Eric Vaillancourt: I’ll take that first. The food and pharma destocking, we think will continue into ’24, but we don’t have much more visibility than that. If you look at our margins, I expect them to hold pretty tight. There’s a few things happening. So when you look at the FTR, which I always look at as a leading indicator of freight ton miles, ton miles are relatively flat according to the latest projection. I think it’s down a couple less than a few tenths of a point this year and up a few tenths of point next year or something like that.

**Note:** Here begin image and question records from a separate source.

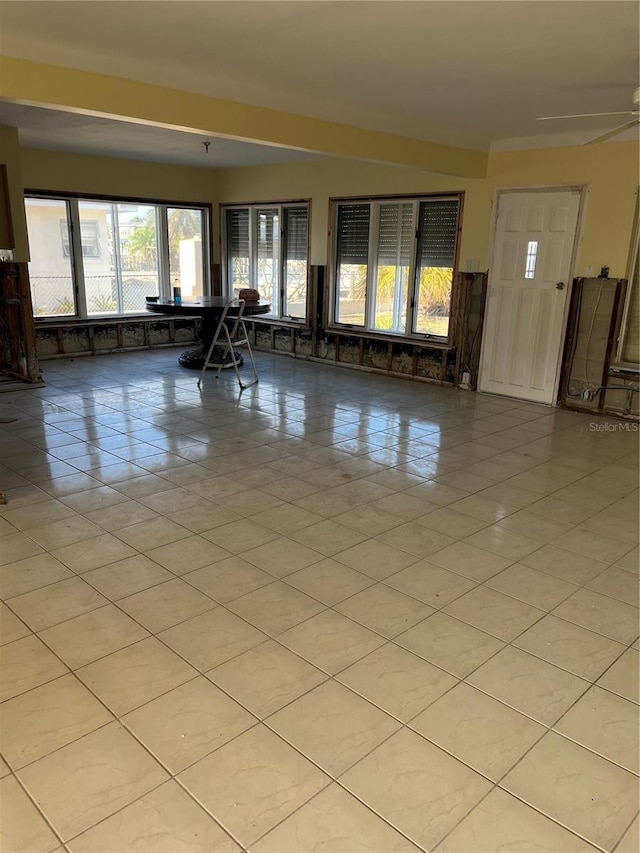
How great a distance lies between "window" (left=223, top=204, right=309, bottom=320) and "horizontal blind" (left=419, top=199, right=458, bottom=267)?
1.79 metres

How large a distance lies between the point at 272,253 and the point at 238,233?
2.66ft

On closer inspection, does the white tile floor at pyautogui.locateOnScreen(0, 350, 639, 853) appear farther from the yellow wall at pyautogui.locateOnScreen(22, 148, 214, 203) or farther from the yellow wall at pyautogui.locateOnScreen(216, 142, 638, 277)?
the yellow wall at pyautogui.locateOnScreen(22, 148, 214, 203)

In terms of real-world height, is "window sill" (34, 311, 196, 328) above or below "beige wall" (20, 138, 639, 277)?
below

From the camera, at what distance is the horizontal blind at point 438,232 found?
664cm

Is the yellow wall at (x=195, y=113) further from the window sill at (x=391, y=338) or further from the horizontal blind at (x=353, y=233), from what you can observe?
the window sill at (x=391, y=338)

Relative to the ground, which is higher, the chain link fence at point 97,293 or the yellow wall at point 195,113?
the yellow wall at point 195,113

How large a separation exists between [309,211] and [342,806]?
24.0ft

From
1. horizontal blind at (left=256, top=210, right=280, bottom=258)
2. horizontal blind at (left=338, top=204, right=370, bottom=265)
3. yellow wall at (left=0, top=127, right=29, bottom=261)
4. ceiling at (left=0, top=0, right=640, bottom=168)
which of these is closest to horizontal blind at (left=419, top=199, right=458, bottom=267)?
horizontal blind at (left=338, top=204, right=370, bottom=265)

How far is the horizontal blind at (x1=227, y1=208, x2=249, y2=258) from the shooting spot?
8945 mm

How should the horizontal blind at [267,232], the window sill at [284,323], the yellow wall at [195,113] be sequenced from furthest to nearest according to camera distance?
1. the horizontal blind at [267,232]
2. the window sill at [284,323]
3. the yellow wall at [195,113]

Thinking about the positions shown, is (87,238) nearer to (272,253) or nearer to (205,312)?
(272,253)

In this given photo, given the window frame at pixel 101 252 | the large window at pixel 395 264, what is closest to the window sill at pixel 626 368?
the large window at pixel 395 264

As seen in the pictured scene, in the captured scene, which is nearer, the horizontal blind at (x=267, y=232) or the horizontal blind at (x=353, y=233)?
the horizontal blind at (x=353, y=233)

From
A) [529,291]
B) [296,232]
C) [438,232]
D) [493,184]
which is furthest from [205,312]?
[529,291]
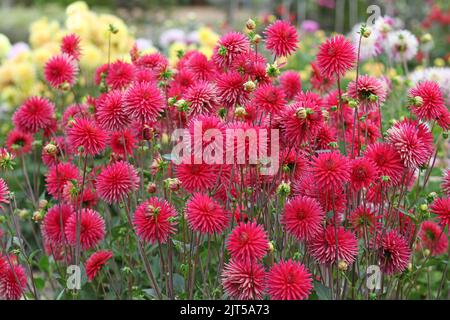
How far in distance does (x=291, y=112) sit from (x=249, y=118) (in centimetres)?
29

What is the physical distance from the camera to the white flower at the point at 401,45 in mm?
2961

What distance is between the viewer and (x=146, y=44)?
3.58 meters

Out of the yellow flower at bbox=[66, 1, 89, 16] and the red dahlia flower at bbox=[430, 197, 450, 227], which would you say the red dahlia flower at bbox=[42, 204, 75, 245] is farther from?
the yellow flower at bbox=[66, 1, 89, 16]

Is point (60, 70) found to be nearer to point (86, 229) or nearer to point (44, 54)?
point (86, 229)

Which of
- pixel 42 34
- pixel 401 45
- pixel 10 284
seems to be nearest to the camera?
pixel 10 284

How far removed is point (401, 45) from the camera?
2.96m

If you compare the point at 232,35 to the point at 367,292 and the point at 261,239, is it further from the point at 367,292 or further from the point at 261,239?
the point at 367,292

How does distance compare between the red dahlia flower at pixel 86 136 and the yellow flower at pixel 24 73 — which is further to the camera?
the yellow flower at pixel 24 73

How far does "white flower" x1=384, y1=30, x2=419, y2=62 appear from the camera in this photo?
296 cm

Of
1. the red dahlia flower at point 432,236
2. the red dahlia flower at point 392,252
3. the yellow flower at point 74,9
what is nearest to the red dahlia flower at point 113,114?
the red dahlia flower at point 392,252

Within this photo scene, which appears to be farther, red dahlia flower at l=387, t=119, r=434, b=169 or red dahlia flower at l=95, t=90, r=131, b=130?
red dahlia flower at l=95, t=90, r=131, b=130

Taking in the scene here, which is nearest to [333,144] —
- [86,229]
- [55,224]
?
[86,229]

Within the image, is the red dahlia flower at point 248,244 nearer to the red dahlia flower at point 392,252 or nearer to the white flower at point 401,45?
the red dahlia flower at point 392,252

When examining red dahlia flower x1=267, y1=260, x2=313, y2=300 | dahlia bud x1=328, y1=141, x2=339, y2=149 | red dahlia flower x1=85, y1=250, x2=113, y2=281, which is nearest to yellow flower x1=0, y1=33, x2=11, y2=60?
red dahlia flower x1=85, y1=250, x2=113, y2=281
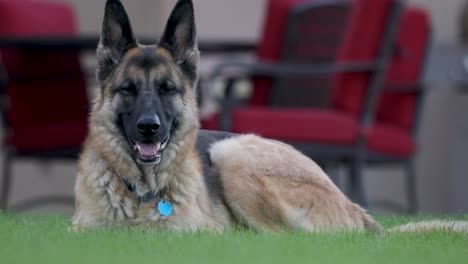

But plus or minus one, so I’ll call that flat. And so when you look at that, our aftermarket business have performed very well at STEMCO and it is. Our OEM business, when you look at that, a trucking or trailer builds is projected to be down double digits, but it also improves our mix and our margin profile.
Lastly, we’ll get some price increase as we always do. We’ll have some January 1st price increases that will be strategic and, let’s say, surgical. And then in addition to that, the supply chain is really in balance now from my point of view in Sealing, and we’re starting to see more cost down in the supply chain. So our prices in some commodities have dropped, and so we’re picking up some margin there as well. We don’t intend to give most of that price back. So overall, I expect our margins to remain robust in Sealing.
Jeff Hammond: Okay. Thanks guys.
Operator: Thank you. Our next questions come from the line of Steve Ferazani with Sidoti & Company. Please proceed with your questions.
Steve Ferazani: Good morning, everyone. Appreciate all the detail on the call this morning. I wanted to ask a little bit about AST margins, which now are declining some more, and you noted that weakness has extended. It also sounded like you made some comments about you’d look at some further cost cuts. I know you took pretty substantial ones beginning of the year. So the question is, are we bumping along — is your expectation that we’re bumping along the bottom of AST margins? And are there any meaningful cost cuts you can make knowing that the outlook is the timing of the recovery now is uncertain, so maybe it comes back faster.